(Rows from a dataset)
━━━━

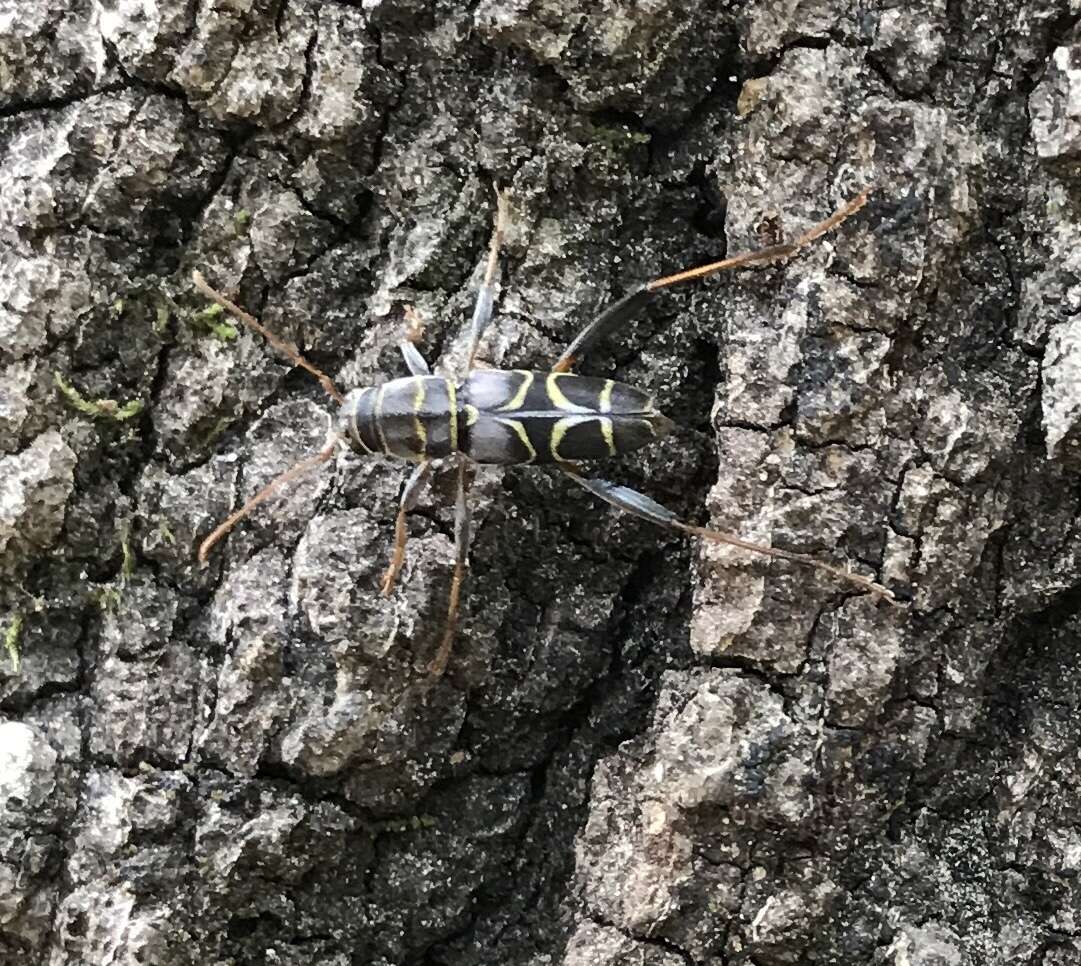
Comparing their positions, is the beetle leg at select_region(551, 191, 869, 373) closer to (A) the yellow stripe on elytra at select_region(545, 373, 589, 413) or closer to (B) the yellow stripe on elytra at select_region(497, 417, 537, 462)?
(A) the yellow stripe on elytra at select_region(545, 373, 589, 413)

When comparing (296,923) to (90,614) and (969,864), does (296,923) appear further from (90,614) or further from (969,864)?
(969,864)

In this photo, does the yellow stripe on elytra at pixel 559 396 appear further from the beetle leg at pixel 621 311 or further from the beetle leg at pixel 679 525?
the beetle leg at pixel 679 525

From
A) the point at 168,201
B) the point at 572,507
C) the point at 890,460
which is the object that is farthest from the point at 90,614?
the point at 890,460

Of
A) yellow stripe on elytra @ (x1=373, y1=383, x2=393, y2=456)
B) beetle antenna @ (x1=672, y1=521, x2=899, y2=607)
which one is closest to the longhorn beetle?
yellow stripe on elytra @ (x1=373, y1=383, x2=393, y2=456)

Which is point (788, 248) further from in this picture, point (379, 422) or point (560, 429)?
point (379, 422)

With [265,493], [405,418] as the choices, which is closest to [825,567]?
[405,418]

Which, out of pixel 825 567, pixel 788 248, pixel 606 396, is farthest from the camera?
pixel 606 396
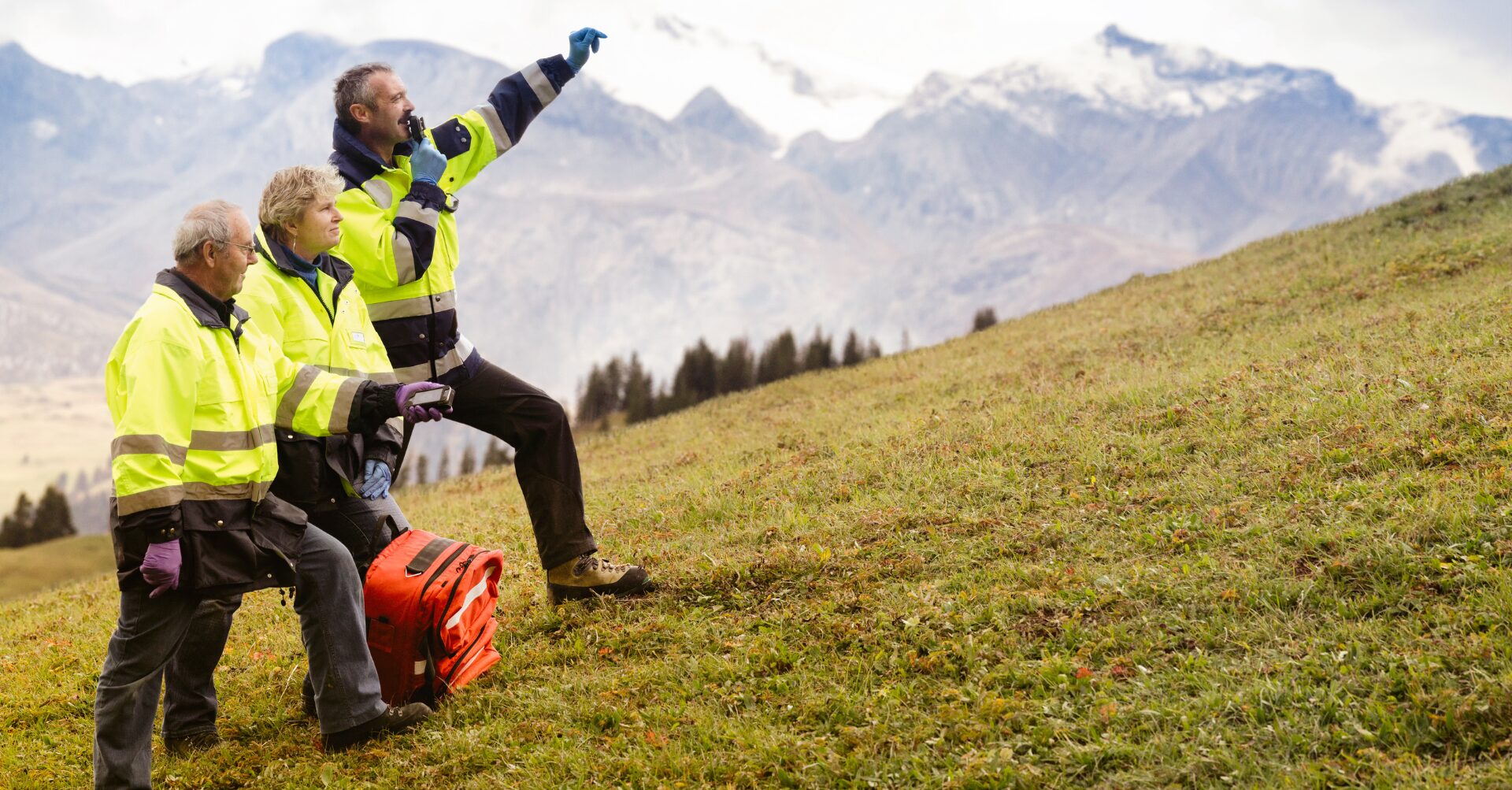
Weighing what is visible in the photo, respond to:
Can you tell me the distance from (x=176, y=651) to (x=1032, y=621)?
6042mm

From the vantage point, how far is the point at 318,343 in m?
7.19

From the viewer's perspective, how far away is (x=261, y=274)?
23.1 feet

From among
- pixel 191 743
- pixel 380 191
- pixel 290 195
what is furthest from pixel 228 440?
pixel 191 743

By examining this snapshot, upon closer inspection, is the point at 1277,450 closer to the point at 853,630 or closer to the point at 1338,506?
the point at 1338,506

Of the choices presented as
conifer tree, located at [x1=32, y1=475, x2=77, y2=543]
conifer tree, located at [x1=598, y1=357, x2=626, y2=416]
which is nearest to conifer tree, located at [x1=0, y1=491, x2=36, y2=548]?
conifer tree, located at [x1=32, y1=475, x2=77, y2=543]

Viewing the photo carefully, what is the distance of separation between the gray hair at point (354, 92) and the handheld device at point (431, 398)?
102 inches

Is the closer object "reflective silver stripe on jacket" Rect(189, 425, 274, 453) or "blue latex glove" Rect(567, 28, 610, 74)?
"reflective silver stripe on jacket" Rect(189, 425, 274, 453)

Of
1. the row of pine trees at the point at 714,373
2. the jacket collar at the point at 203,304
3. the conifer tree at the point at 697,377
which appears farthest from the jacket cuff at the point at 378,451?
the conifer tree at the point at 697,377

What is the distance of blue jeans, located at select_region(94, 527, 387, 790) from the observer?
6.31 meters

━━━━

_SET EXERCISE:_ Reproduce, character for character, the stretch from the line containing "What is the distance of blue" through the end of the data above.

_REPLY:_
What is the distance of blue jeans, located at select_region(94, 527, 387, 790) from the observer?
6.31 meters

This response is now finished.